Stored records:
━━━━━━━━

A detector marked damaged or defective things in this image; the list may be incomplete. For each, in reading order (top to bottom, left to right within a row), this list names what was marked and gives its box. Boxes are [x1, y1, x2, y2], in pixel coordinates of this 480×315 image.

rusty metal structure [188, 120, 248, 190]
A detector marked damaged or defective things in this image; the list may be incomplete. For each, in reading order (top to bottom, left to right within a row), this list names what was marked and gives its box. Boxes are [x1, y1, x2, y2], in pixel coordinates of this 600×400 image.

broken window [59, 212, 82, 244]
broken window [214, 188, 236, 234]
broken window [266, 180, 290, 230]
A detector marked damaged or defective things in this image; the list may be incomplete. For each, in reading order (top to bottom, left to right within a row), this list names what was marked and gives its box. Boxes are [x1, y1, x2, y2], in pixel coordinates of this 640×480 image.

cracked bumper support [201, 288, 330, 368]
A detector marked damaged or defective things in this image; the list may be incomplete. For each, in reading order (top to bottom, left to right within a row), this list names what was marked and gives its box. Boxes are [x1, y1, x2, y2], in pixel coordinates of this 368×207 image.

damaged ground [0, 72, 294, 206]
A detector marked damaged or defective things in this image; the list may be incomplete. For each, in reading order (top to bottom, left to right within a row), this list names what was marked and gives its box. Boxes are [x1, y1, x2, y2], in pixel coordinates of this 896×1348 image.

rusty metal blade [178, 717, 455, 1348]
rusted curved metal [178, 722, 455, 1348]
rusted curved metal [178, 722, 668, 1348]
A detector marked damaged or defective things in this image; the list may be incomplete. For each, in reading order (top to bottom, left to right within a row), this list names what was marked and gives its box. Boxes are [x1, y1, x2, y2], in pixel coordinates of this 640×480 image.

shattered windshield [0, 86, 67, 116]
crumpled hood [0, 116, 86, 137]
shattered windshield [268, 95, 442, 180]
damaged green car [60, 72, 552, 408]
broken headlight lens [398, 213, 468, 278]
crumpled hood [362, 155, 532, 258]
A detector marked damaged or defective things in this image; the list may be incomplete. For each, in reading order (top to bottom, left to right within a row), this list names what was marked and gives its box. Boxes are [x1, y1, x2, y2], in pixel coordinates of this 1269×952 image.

━━━━━━━━

### Goal
Lay out all of the material above as a numbered list, leaving out the blank lines.

### Solution for this exercise
1. A detector marked damaged or defective things in this image; the list may be incomplete. For each, in reading order (top to bottom, left to right within a row), this list names what was marked and gives its box. Boxes are [x1, y1, x2, y2], in pixel coordinates of this 480×315 image.
2. rusty metal structure [188, 120, 248, 190]
3. A detector marked damaged or defective things in this image; the list may be incomplete. For each, in reading order (top to bottom, left to right within a row), this list names what was marked and gives its box. Boxes are [x1, y1, x2, y2], in pixel coordinates of this 600×400 image.
4. broken window [59, 212, 82, 244]
5. broken window [214, 188, 236, 234]
6. broken window [266, 180, 290, 230]
7. A detector marked damaged or defective things in this image; the list may be incomplete. For each, in reading order (top to bottom, left to right within a row), this list names what was marked and gives its box. Boxes are [x1, y1, x2, y2], in pixel coordinates of this 640×480 image.
8. cracked bumper support [201, 288, 330, 368]
9. A detector marked damaged or defective things in this image; the list may be incomplete. For each, in reading order (top to bottom, left to right within a row), this list names what was marked and gives its box. Boxes are [x1, y1, x2, y2], in pixel coordinates of this 368×207 image.
10. damaged ground [0, 72, 294, 206]
11. A detector marked damaged or defective things in this image; the list may be incomplete. For each, in reading order (top to bottom, left to right within a row), this list names what was marked and gives its box. Boxes are [x1, y1, x2, y2], in pixel coordinates of this 896×1348 image.
12. rusty metal blade [178, 717, 455, 1348]
13. rusted curved metal [178, 722, 455, 1348]
14. rusted curved metal [178, 722, 668, 1348]
15. A detector marked damaged or defective things in this image; the list may be incomplete. For each, in reading order (top to bottom, left to right within a row), this list names what was marked and gives its box. Boxes are [x1, y1, x2, y2], in pixel coordinates of this 640×480 image.
16. shattered windshield [0, 86, 67, 116]
17. crumpled hood [0, 116, 86, 137]
18. shattered windshield [268, 95, 442, 180]
19. damaged green car [60, 72, 552, 408]
20. broken headlight lens [398, 213, 468, 278]
21. crumpled hood [362, 155, 532, 258]
22. A detector marked damaged or defective things in this image; the list may be incomplete. For each, in reading order (top to bottom, left to right within a row), this list names what was marked and gives its box. Boxes are [x1, y1, x2, y2], in pixel coordinates of this 1269×952 image.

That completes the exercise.